Biz ne yaptık peki bu zamana kadar;

Tamı tamına 55 ülke sözde Ermeni soykırımını yasalarla kabul etti,
anıtlar dikip anma günleri düzenledi, biz seyrettik, irticayı konuştuk,
mankenlerin yatak odası haberlerini izledik. Müttefik, stratejik ortak
dediğimiz bu ülkelerin şefaatinden mahrum kalmamak için yağ çekmeye devam
ettik.

Özel izinlerle ve özel üniversitelerde düzenlenen ermeni konferanslarına
sessiz kalıp, kendine aydın diyenlerin hezeyanlarını konferans kıvamında
dinledik.

Ne Avrupa'nın her yerinde yaşayan yüz binlerce Türk'e ve ne de anavatanda
bulunan milyonlarca gence bu işin doğrusunu anlatmadık, onun yerine tarih
kitaplarına Atatürk'ün saçlarının rüzgarda nasıl dalgalandığını veya
Alparslan'ın ne kadar iyi kılıç kuşandığını anlattık.
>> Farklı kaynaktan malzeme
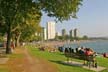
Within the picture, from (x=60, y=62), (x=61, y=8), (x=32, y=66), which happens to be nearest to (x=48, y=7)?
(x=61, y=8)

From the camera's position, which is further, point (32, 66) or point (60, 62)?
point (60, 62)

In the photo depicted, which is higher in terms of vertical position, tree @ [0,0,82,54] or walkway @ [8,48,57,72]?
tree @ [0,0,82,54]

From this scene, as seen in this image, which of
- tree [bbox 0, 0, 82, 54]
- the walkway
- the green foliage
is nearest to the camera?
the walkway

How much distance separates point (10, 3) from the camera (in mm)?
25438

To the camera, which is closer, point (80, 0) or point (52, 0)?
point (52, 0)

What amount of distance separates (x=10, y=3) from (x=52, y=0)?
3.37 meters

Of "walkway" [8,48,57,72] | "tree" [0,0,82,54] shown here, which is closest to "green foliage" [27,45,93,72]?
"walkway" [8,48,57,72]

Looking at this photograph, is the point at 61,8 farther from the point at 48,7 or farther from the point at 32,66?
the point at 32,66

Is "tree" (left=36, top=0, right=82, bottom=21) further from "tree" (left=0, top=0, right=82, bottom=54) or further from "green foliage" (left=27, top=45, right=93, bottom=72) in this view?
"green foliage" (left=27, top=45, right=93, bottom=72)

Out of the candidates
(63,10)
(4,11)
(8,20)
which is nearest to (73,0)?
(63,10)

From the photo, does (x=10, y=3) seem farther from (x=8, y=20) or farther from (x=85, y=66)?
(x=8, y=20)

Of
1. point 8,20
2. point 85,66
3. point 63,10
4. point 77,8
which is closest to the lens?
point 85,66

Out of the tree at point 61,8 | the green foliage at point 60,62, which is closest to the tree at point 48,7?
the tree at point 61,8

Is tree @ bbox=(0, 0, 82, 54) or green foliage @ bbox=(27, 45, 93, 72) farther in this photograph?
tree @ bbox=(0, 0, 82, 54)
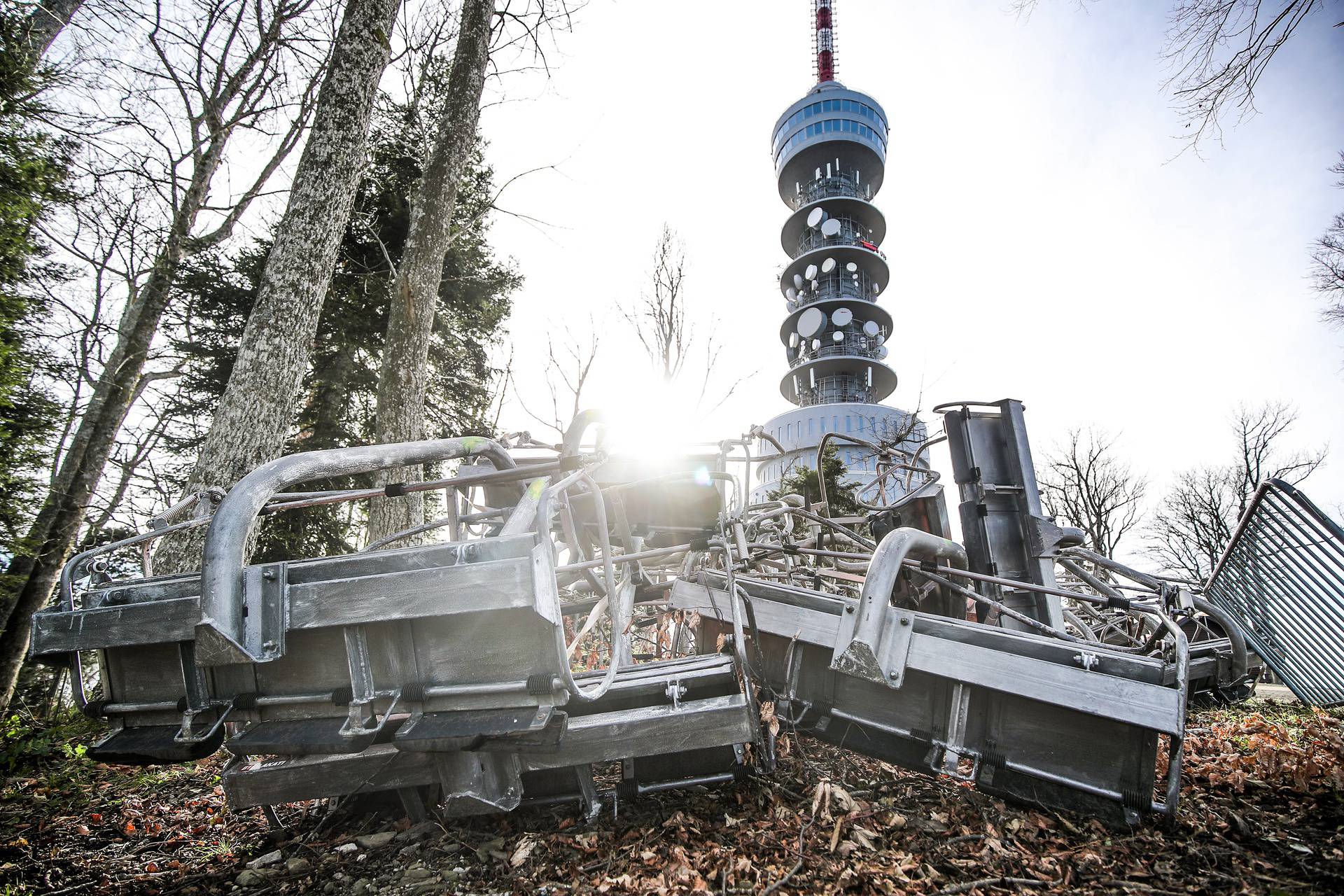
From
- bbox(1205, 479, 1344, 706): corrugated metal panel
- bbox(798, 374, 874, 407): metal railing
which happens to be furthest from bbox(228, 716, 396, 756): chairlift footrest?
bbox(798, 374, 874, 407): metal railing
Kitaplar yazıp hayali kahramanlarına küfrün, hakaretin binini bir paraya
yaptıranların kitaplarına edebiyat dedik, sanat dedik. Tepki gösterenlere
faşist, yobaz diye hakaret edenlere ise basın özgürlüğü adına sessiz kaldık.


Ne için?

Avrupalı olabilmek için.

Bu gün bakıyorum da olmuşuz kıymetli okuyucu, olmuşuz, mezhebimiz
genişlemiş, sabır deryası birer Avrupalı olmuşuz, ceddimize sövüyorlar nisan
yağmuru sayıyoruz.

Ondan sonra da yumurta kapıya dayandığı vakit kalkmış soğan erkeği kıvamında
protesto nutukları atıyoruz. Hadi oradan be!

Yıllarca terörle mücadeleyi yalnız başımıza yapmışız, neredeyse
müttefik dediğimiz tüm ülkelerin doğrudan veya dolaylı olarak destek olduğu
PKK'yı esas sorunumuz zannedip, Barzani ve Talabani ikilisini ellerimizle
palazlandırmışız.

Sonra gün gelmiş, stratejik müttefikimizin kozasında
büyüttüğü tırtıl kelebek olmuş bizim başımızın üstünde şahin gibi uçmaya
başlamış. Aslında ömrü sadece birkaç gün olan bu kelebeğin yine bizim
stratejik müttefikimizin kelebek koleksiyonunun bir parçası olarak ömrünü ve
görev süresini tamamladıktan sonra ne olacağını düşünmek, onun için
tedbirler almak yerine, gelin beraber politika yapalım der hale gelmişiz.

Anlamayan aklıevveller için daha açık yazayım, Bağımsız Kürdistan diye bir
ülke kurulduktan sonra gerçekten bağımsız mı olacak veya gerçekten Kürdistan
mı olacak, kimin himayesinde olacak, bu haminin bizim üzerimizde ki planları
nelerdir diye düşünüp bölünmemek için politikalar geliştireceğimize küresel
dünyanın konsomatrisi olma yolunda hızla ilerlemekteyiz.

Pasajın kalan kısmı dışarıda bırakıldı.